Eitan Rami, Shamir Ron
Blavatnik School of Computer Science, Tel Aviv University, Tel Aviv-Yafo, Israel.
BMC Bioinformatics. 2017 Nov 15;18(1):488. doi: 10.1186/s12859-017-1929-9.
During cancer progression genomes undergo point mutations as well as larger segmental changes. The latter include, among others, segmental deletions duplications, translocations and inversions.The result is a highly complex, patient-specific cancer karyotype. Using high-throughput technologies of deep sequencing and microarrays it is possible to interrogate a cancer genome and produce chromosomal copy number profiles and a list of breakpoints ("jumps") relative to the normal genome. This information is very detailed but local, and does not give the overall picture of the cancer genome. One of the basic challenges in cancer genome research is to use such information to infer the cancer karyotype. We present here an algorithmic approach, based on graph theory and integer linear programming, that receives segmental copy number and breakpoint data as input and produces a cancer karyotype that is most concordant with them.
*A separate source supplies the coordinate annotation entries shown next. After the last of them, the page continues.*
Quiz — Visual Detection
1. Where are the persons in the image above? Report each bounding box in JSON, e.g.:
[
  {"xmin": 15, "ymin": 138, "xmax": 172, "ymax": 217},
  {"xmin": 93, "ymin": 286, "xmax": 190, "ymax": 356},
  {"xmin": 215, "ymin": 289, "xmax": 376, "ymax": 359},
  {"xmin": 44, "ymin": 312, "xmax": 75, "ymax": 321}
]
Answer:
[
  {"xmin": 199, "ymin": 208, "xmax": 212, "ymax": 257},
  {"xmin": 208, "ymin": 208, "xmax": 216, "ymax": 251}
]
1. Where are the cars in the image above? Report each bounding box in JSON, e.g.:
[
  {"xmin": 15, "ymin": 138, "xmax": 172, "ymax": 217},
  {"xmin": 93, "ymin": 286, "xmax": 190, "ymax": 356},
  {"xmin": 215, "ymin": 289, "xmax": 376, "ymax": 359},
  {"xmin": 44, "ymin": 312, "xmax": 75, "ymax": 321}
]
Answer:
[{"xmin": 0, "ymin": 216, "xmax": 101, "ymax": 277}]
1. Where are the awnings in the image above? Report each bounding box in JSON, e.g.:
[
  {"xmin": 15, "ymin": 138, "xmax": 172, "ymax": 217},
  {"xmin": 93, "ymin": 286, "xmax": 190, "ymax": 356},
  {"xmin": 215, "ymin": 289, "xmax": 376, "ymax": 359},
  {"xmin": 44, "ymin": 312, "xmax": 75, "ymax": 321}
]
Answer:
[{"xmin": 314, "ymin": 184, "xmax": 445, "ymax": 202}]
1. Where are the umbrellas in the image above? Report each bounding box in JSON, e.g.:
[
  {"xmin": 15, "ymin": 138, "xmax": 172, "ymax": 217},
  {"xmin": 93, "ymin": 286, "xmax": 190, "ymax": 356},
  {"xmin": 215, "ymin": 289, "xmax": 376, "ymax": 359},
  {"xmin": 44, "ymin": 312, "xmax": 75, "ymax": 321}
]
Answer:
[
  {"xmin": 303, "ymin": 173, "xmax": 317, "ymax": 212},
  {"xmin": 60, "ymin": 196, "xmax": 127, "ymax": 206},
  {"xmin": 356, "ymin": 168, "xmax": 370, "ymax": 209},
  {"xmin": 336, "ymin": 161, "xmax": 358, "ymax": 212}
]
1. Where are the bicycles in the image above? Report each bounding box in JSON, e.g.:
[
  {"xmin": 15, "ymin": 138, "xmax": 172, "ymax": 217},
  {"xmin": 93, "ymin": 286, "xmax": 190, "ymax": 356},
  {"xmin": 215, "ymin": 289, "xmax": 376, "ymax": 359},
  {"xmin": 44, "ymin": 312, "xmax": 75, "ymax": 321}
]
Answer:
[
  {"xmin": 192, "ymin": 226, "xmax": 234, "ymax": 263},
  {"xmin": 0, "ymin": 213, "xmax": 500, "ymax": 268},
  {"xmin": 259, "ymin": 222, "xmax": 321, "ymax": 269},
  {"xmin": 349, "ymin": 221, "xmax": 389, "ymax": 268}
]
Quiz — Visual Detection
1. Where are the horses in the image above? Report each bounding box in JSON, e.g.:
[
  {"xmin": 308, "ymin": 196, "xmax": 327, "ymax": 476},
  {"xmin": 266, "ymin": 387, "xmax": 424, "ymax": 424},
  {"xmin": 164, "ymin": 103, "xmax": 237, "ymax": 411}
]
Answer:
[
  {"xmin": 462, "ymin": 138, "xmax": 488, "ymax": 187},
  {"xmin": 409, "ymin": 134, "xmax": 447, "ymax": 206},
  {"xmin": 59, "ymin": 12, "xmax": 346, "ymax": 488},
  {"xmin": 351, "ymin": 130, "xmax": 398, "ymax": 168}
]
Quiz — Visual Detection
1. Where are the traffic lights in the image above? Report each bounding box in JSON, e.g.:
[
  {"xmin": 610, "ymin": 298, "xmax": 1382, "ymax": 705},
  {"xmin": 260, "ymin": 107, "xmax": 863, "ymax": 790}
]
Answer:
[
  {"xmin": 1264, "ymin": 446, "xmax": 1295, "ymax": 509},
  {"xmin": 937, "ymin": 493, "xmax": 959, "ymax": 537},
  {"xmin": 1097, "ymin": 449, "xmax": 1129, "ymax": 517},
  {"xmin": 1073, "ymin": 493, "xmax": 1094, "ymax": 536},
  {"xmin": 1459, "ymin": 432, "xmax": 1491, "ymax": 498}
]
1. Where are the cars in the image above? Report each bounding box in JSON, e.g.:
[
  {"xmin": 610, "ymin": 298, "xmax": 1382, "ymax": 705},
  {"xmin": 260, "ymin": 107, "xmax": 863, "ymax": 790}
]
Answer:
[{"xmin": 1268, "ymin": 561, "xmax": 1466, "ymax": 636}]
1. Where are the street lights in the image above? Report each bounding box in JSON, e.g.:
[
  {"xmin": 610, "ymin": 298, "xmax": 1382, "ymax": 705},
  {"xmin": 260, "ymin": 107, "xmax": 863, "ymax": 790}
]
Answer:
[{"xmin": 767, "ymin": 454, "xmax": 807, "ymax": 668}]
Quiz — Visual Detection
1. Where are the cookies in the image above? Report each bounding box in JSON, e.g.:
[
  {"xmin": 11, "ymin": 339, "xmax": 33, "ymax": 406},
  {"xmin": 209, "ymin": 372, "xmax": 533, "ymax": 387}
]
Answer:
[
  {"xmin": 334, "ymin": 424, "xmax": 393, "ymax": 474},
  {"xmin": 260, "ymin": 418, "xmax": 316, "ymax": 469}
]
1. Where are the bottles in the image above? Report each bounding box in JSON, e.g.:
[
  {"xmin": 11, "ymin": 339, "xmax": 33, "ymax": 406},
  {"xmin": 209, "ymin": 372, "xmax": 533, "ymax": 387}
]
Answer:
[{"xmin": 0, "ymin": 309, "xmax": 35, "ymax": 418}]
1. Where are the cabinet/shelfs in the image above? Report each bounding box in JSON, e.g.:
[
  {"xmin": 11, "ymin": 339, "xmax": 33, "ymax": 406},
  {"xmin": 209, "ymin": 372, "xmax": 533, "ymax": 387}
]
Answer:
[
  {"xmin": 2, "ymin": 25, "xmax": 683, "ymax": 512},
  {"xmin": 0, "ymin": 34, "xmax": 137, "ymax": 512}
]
We used simulations to evaluate the utility of our approach, and applied it to real data.
By using a simulation model, we were able to estimate the correctness and robustness of the algorithm in a spectrum of scenarios. Under our base scenario, designed according to observations in real data, the algorithm correctly inferred 69% of the karyotypes. However, when using less stringent correctness metrics that account for incomplete and noisy data, 87% of the reconstructed karyotypes were correct. Furthermore, in scenarios where the data were very clean and complete, accuracy rose to 90%-100%. Some examples of analysis of real data, and the reconstructed karyotypes suggested by our algorithm, are also presented.
While reconstruction of complete, perfect karyotype based on short read data is very hard, a large fraction of the reconstruction will still be correct and can provide useful information.
在癌症进展过程中,基因组会发生点突变以及更大规模的片段变化。后者包括片段缺失、重复、易位和倒位等。其结果是形成高度复杂的、患者特异性的癌症核型。利用深度测序和微阵列等高通量技术,可以对癌症基因组进行检测,并生成相对于正常基因组的染色体拷贝数图谱和断点(“跳跃”)列表。这些信息非常详细但具有局部性,无法给出癌症基因组的全貌。癌症基因组研究的基本挑战之一是利用此类信息推断癌症核型。我们在此提出一种基于图论和整数线性规划的算法方法,该方法以片段拷贝数和断点数据作为输入,并生成与之最相符的癌症核型。我们通过模拟来评估该方法的效用,并将其应用于实际数据。
通过使用模拟模型,我们能够在一系列场景中评估算法的正确性和稳健性。在根据实际数据观察设计的基础场景下,该算法正确推断出69%的核型。然而,当使用不太严格的正确性指标来考虑不完整和有噪声的数据时,87%的重建核型是正确的。此外,在数据非常干净和完整的场景中,准确率上升到90%-100%。还给出了一些实际数据分析的例子以及我们算法建议的重建核型。
虽然基于短读长数据重建完整、完美的核型非常困难,但大部分重建结果仍将是正确的,并能提供有用信息。